* [STATED GOAL 1] List every line in the records below that contains the word "this".
___ SELECTED TEXT ___
In implementing the various levels of synchronization herein, sub-sets of this set of sub-tasks can be viewed as partial synchronization tasks to be allocated between threads in an effort to improve throughput of the system. Therefore address formats of instructions specifying a synchronization level effectively act as parameters to offload sub-tasks from or to the thread containing the synchronization instruction. If a particular sub-task implicated by the memory synchronization instruction is not performed by the thread containing the memory synchronization instruction, then the implication is that some other thread will pick up that part of the memory synchronization function. While particular levels of synchronization are specified herein, the general concept of distributing synchronization sub-tasks between threads is not limited to any particular instruction type or set of levels.
Physical DesignThe Global OR tree needs attention to layout and pipelining, as its latency affects the performance of the sync operations.
In the current embodiment, the cycle time is 1.25 ns. In that time, a signal will travel 2 mm through a wire. Where a wire is longer than 2 mm, the delay will exceed one clock cycle, potentially causing unpredictable behavior in the transmission of signals. To prevent this, a latch should be placed at each position on each wire that corresponds to 1.25 ns, in other words approximately every 2 mm. This means that every transmission distance delay of 4 ns will be increased to 5 ns, but the circuit behavior will be more predictable. In the case of the msync unit, some of the wires are expected to be on the order of 10 mm meaning that they should have on the order of five latches.
Due to quantum mechanical effects, it is advisable to protect latches holding generation information with Error Correcting Codes (“ECC”) (4b per 3b counter data). All operations may include ECC correction and ECC regeneration logic.
The global broadcast and generation change interfaces may be protected by parity. In the case of a single cycle upset, the request or counter value transmitted is ignored, which does not affect correctness of the logic.
Software InterfaceThe Msync unit will implement the ordering semantics of the PPC hwsync, lwsync and mbar instruction by mapping these operations to the full sync.
Although the embodiments of the present invention have been described in detail, it should be understood that various changes and substitutions can be made therein without departing from spirit and scope of the inventions as defined by the appended claims. Variations described for the present invention can be realized in any combination desirable for each particular application. Thus particular limitations, and/or embodiment enhancements described herein, which may have particular advantages to a particular application need not be used for all applications. Also, not all limitations need be implemented in methods, systems and/or apparatus including one or more concepts of the present invention.
___ RECORD EXCERPTS ___
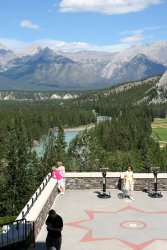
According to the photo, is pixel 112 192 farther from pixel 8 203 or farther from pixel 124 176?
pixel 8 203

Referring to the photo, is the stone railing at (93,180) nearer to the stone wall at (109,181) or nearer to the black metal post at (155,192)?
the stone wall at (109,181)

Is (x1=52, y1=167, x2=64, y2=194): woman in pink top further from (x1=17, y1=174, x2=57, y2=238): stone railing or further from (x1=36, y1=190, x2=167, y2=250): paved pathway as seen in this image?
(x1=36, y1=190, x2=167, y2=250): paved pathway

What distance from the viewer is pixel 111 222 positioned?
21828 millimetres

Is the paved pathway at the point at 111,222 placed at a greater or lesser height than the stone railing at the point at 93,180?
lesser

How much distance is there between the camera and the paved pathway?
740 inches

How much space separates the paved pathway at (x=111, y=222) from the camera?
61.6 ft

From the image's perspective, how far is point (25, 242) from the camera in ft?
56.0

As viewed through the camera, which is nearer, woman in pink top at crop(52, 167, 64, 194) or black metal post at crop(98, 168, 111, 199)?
___
___ RECORD EXCERPTS ___
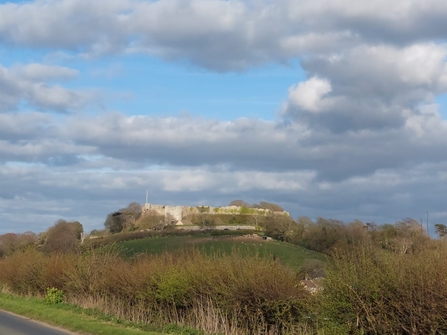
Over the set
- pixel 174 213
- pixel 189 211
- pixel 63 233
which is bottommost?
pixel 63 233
___
___ RECORD EXCERPTS ___
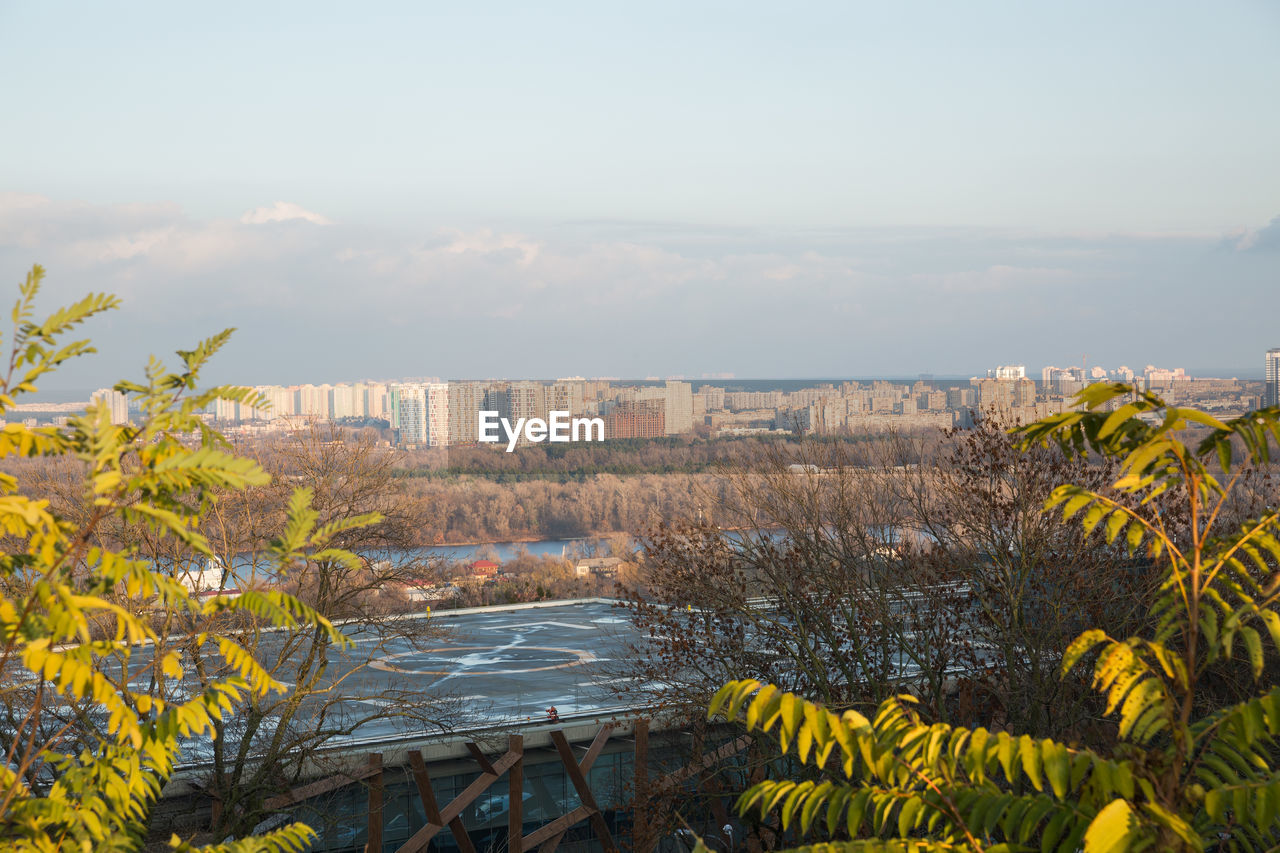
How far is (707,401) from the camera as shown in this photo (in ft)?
___
* [STATED GOAL 2] In the passage on memory synchronization above, which PPC instructions does the Msync unit map to the full sync?

* [EXPECTED OUTPUT 1]
Is (x1=52, y1=167, x2=64, y2=194): woman in pink top further from (x1=17, y1=174, x2=57, y2=238): stone railing or further from (x1=36, y1=190, x2=167, y2=250): paved pathway as seen in this image?
How far is (707,401) from the camera as shown in this photo (in ft)?

* [EXPECTED OUTPUT 2] The hwsync, lwsync and mbar instructions.